Green Data Centers Need Performance Not Prescriptions

Source: Flickr user torkildr

Standards make the IT world go ’round.  At the most basic level, they get all the parties in a given ecosystem on the same page, ensuring interoperability for the market’s participants. So why would Google oppose ASHRAE cooling standards that promote energy efficiency for data center cooling?

The American Society of Heating, Refrigerating and Air-Conditioning Engineers (ASHRAE) is in the midst of revamping its 90.1 standard for a building’s efficiency. Erect a commercial building in the U.S., and there’s a very good chance that the standard influenced the building codes that govern its construction. Before the changes, data centers were exempt. Inclusion, while new, is not what concerns Urs Hoelzle, Google’s senior VP of operations.

In a letter posted in the Google Policy Blog — and signed by his counterparts at Microsoft and Nokia among other IT heavy hitters — Hoelzle spelled out the main gripe with ASHRAE’s proposed changes to the standard. The sticking point? In the revised standard, ASHRAE would require data centers to use economizers.

Economizers rely on outside air to help cool a facility, drastically reducing energy consumption compared to operating the chillers on conventional cooling systems. When you hear that a facility is “free-cooled,” an economizer is involved — incidentally, Google is a big supporter of this cooling technique. So what’s so bad about requiring the use of economizers?

Hoelzle described the mandate as “prescriptive” and not necessarily a good fit for all data center operators. He’s absolutely right. The U.S. is a vast territory, with extremes in temperature and climate, from blistering temps in the South to near-Arctic conditions in the North. Economizers, for instance, make perfect sense in northern climes, but their effectiveness wanes the further south they’re deployed. And this week, Iceland’s ash clouds, like Australia’s massive dust storm last year, are renewing concerns about how air quality impacts the air handling and filtering elements of economizer-based cooling systems.

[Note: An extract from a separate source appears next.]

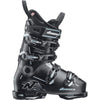 Promachine 3 95 Women Ski Boots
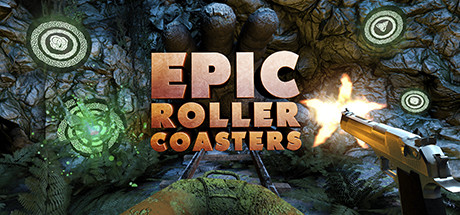 [VR交流学习] 史诗过山车（Epic Roller Coasters）8+DLC vr game crack2472 作者:admin 帖子ID:2014 交流学习,史诗,过山车,roller,coaster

ASHRAE is already backtracking somewhat, saying it welcomes more feedback and that the group will allow for exceptions and is considering alternate options for benchmarking data center efficiency, such as PUE (power usage effectiveness). Chris Malone, Thermal Technologies Architect at Google, opposes incorporating PUE into the ASHRAE standard, pointing out that PUE encompasses the power used by an entire facility, not just its cooling system. Yet PUE may be a step in the right direction.

When it comes to data centers, ASHRAE has to rethink its approach. Instead of a “checklist” mentality, where the presence of a particular technology dictates a facility’s “greenness,” ASHRAE should take an achievement/performance-based view of its standards.

That’s the approach The Green Grid has taken in pushing PUE as a metric for data center efficiency. Sure, PUE has its detractors, but there’s been no big industry outcry. On the contrary, it has just become an international standard. Why? Because PUE, at its core, is a performance-based measure of how efficiently a data center uses its electricity. The technology the data center operators employ to lower their PUE ratings — lower is better — doesn’t matter. What does matter is that companies are exploring and implementing innovative techniques and technologies to bring their scores down as close to a 1.0 as possible.

If the economizer checkbox is filled, where’s the incentive to pursue other avenues to efficient cooling?

That’s the crux of Google et al.’s argument against the economizer rule. Fundamentally, technology companies live and die by measures of performance and the competitive landscape that emerges as a result. From the Top500 list of supercomputers to TCP benchmarks, success comes from constant one-upsmanship and the innovative technological strides that result from the wide latitude they’re given in their efforts to reach the top. My hunch is that for green data centers, the same applies.

Question of the week

Should ASHRAE simply drop the economizer requirement?